Performance improvements
^^^^^^^^^^^^^^^^^^^^^^^^

.. Note to developers!
   Please use """"""" to underline the individual entries for fixed issues in the subfolders,
   otherwise the formatting on the webpage is messed up.
   Also, please use the syntax :issue:`number` to reference issues on GitLab, without
   a space between the colon and number!

Instant-submission mode enabled by default when building with AdaptiveCpp
"""""""""""""""""""""""""""""""""""""""""""""""""""""""""""""""""""""""""

In |Gromacs| 2024, one had to manually enable the instant-submission mode
of AdaptiveCpp when building GROMACS
(``-DSYCL_CXX_FLAGS_EXTRA=-DHIPSYCL_ALLOW_INSTANT_SUBMISSION=1``).
Now it is enabled by default, improving performance by up to 20%
when running on GPU and slightly reducing the CPU usage when using
SYCL/AdaptiveCpp backend.

More OpenMP parallelization
"""""""""""""""""""""""""""

OpenMP multithreading is now used for position restraints, GPU LINCS initialization,
domain decomposition state vector sorting and a few other places.
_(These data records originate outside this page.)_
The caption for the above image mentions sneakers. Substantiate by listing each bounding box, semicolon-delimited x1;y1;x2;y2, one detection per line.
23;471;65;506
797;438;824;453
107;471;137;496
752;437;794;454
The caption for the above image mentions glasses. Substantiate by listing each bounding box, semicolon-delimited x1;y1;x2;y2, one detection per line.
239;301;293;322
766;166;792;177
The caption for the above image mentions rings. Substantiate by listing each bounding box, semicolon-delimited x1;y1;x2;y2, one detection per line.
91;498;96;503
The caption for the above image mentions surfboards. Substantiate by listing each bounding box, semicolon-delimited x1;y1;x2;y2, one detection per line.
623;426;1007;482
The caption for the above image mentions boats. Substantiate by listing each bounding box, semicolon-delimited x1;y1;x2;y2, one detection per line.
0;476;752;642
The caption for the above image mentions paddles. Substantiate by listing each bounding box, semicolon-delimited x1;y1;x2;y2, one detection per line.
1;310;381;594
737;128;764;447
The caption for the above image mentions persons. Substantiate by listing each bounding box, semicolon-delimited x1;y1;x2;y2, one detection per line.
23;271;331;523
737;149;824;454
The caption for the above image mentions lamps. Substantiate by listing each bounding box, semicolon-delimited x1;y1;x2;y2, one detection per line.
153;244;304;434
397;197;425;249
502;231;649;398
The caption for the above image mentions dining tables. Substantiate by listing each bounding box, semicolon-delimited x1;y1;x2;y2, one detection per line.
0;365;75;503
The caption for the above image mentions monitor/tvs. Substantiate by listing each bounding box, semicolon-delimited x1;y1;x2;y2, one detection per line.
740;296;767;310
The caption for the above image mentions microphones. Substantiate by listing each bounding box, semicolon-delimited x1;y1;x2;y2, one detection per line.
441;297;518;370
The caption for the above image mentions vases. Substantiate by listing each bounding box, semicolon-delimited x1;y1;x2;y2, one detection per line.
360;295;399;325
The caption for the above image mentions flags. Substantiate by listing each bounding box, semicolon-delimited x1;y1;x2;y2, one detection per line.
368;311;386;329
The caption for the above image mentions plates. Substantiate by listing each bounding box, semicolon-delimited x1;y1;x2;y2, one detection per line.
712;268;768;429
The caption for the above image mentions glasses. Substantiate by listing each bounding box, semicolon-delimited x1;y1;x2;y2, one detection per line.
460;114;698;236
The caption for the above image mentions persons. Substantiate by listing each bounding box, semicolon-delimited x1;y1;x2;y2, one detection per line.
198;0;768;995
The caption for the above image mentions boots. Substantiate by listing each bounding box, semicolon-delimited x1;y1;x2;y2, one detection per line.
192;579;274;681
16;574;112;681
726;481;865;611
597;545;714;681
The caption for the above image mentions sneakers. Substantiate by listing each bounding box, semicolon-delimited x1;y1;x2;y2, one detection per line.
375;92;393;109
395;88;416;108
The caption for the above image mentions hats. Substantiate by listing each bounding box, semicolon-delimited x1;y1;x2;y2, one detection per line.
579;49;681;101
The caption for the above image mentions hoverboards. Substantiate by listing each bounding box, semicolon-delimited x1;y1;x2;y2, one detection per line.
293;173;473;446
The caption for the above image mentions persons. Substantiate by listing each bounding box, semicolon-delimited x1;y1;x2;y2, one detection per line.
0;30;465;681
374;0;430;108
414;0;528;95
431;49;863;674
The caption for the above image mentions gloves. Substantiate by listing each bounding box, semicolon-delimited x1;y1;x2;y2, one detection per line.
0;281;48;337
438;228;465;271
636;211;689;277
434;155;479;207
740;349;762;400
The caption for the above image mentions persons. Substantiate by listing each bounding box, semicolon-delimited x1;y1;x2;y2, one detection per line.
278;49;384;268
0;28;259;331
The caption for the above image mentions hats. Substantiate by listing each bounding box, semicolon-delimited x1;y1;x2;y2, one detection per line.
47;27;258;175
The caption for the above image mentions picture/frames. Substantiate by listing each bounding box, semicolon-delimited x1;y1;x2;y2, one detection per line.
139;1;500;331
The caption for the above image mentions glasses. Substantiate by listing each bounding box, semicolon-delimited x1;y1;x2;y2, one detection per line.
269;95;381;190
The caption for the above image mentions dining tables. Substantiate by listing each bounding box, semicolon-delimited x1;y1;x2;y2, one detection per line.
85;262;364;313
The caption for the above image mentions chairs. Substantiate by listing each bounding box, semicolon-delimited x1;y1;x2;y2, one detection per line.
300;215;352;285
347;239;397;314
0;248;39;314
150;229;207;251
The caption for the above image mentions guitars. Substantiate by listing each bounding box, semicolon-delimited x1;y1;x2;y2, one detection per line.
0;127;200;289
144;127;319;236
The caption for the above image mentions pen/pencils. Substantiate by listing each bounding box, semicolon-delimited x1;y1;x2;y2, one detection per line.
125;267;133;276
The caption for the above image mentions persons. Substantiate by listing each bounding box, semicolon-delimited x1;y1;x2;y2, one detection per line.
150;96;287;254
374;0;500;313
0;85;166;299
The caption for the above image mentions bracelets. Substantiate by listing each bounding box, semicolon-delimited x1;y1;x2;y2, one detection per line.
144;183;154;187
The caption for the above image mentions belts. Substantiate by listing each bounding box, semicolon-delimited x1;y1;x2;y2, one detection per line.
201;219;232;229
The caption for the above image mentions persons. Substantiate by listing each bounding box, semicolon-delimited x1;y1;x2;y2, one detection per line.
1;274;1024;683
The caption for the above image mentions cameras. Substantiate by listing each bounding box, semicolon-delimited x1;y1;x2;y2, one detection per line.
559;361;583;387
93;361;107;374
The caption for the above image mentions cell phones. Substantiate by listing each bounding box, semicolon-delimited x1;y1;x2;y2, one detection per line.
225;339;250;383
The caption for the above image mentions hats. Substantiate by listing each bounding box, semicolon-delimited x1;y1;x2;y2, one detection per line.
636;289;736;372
This is particularly
relevant for runs where a fast GPU is bottlenecked by DD and other CPU tasks.

:issue:`5100`

GPU buffer operations enabled by default
""""""""""""""""""""""""""""""""""""""""

This is generally faster on modern GPUs, but, for very small systems, this can worsen performance by a few percent.
In this case, the old behavior can be restored by setting ``GMX_GPU_DISABLE_BUFFER_OPS=1`` environment variable.

NVSHMEM enabled PP Halo Exchange of Forces and Coordinates
""""""""""""""""""""""""""""""""""""""""""""""""""""""""""

Introduced pack/unpack kernels fused with data transfers enabled via NVSHMEM for particle-particle (PP) halo exchange,
optimizing performance for all simulation input types. This feature enhances scalability
by leveraging NVSHMEM's low-overhead, asynchronous communication capabilities and is supported on NVIDIA Volta and newer
architectures. Using this functionality requires NVSHMEM to be enabled at build-time (``-DGMX_NVSHMEM=ON``) as well as explicitly
requested at runtime with the ``GMX_ENABLE_NVSHMEM=1`` environment variable. It should be noted that this is an early implementation,
and performance improvements for this feature are planned for a future release.

:issue:`5103`